Overexpression of I.3 hif-1α in LNCaP cells determines poly(I:C)-induced VEGF production. (A) LNCaP cells were treated for the indicated times with 25 µg/ml poly(I:C), and Western blot analysis of HIF-1α was performed on nuclear extracts. Cells treated with 100 µM CoCl₂ for 3 hours were used as positive control for HIF-1α accumulation. β-Actin was used as a loading control. (B, C, and D) LNCaP cells were transiently transfected with a plasmid containing the I.3 isoform of HIF-1α (hif-1α I.3) or with a control plasmid (pcDNA3).

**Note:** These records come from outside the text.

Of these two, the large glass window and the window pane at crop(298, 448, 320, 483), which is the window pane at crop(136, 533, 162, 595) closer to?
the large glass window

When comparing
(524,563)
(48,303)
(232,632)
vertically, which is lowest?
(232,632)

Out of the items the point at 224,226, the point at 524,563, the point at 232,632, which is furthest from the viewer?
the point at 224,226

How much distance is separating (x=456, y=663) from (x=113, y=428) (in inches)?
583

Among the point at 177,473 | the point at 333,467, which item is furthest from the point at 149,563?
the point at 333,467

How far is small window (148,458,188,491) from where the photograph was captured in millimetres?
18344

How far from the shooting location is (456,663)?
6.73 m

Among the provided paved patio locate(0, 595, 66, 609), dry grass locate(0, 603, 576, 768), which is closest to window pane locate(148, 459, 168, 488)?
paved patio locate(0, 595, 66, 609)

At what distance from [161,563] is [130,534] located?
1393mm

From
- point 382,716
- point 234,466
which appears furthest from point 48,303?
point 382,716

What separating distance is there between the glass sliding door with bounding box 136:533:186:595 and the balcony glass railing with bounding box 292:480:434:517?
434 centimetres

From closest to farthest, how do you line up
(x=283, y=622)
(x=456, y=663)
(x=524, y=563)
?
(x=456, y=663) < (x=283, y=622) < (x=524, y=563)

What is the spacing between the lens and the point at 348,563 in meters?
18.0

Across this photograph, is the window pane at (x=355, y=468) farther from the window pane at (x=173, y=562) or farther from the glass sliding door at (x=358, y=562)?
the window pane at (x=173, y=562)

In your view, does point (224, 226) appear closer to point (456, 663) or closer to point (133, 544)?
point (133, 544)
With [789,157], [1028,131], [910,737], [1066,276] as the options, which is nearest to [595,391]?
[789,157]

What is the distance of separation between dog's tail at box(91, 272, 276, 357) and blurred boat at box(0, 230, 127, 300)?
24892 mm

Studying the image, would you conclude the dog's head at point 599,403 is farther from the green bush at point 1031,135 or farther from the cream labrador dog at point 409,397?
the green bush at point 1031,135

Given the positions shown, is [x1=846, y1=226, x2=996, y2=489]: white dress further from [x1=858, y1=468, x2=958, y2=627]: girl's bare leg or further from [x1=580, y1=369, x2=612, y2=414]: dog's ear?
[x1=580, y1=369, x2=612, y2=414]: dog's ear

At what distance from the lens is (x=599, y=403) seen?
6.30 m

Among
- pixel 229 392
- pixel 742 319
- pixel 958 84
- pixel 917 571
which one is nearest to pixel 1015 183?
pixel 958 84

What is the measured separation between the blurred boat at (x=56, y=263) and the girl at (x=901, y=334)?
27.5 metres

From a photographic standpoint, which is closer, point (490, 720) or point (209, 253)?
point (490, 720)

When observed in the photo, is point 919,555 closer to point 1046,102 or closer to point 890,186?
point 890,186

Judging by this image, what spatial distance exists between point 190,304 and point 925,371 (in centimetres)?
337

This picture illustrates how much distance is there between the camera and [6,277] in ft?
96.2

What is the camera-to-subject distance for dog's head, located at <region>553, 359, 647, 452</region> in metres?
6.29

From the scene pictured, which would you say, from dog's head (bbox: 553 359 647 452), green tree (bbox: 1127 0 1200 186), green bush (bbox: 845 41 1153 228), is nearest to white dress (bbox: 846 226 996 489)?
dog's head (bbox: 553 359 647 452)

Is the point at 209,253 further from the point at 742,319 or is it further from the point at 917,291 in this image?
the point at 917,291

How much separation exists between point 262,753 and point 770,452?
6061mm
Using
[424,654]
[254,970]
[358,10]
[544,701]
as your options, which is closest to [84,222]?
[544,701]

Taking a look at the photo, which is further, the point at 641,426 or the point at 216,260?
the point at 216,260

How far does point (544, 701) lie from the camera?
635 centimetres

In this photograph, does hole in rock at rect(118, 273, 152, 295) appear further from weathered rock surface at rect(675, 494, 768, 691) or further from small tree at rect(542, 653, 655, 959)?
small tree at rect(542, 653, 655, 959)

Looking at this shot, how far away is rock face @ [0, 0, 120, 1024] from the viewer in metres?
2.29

Cells were then treated with 5 µg/ml poly(I:C) for 6 hours, and HIF-1α protein levels were analyzed using Western blot (B). Analysis of the I.1 and I.3 isoform of hif-1α mRNA was performed by using qRT-PCR (C). ELISA was used to analyze VEGF concentration in the CM of untransfected or transfected cells with the indicated plasmids and then treated or left untreated with poly(I:C) (D), the histogram represents the mean ± SEM of three independent experiments. **P ≤ .01. Data shown in panels A and B are typical experiments repeated three times with similar results. Histograms in panels C and D represent the mean of triplicate samples from three independent experiments with SD as error bars, *P ≤ .05, **P ≤ .01.

Figure 6

Up-regulation of HIF-1α inhibits poly(I:C)-induced apoptosis in LNCaP and PC3 cells. PC3 cells transfected with scramble or hif-1α interfering plasmids, treated or not with 5 µg/ml poly(I:C) for 24 hours, were analyzed for the apoptotic rate using PI staining (A) and caspase-3 activation (B). LNCaP cells overexpressing I.3 isoform of hif-1α were treated with 5 µg/ml poly(I:C) for 24 hours, and PI staining (C) and caspase-3 activation (D) were performed to evaluate the apoptotic rate. Histograms in panels A and C represent the mean of triplicate samples from three independent experiments with SD as error bars, **P ≤ .01. Data shown in panels B and D are typical experiments repeated three times with similar results.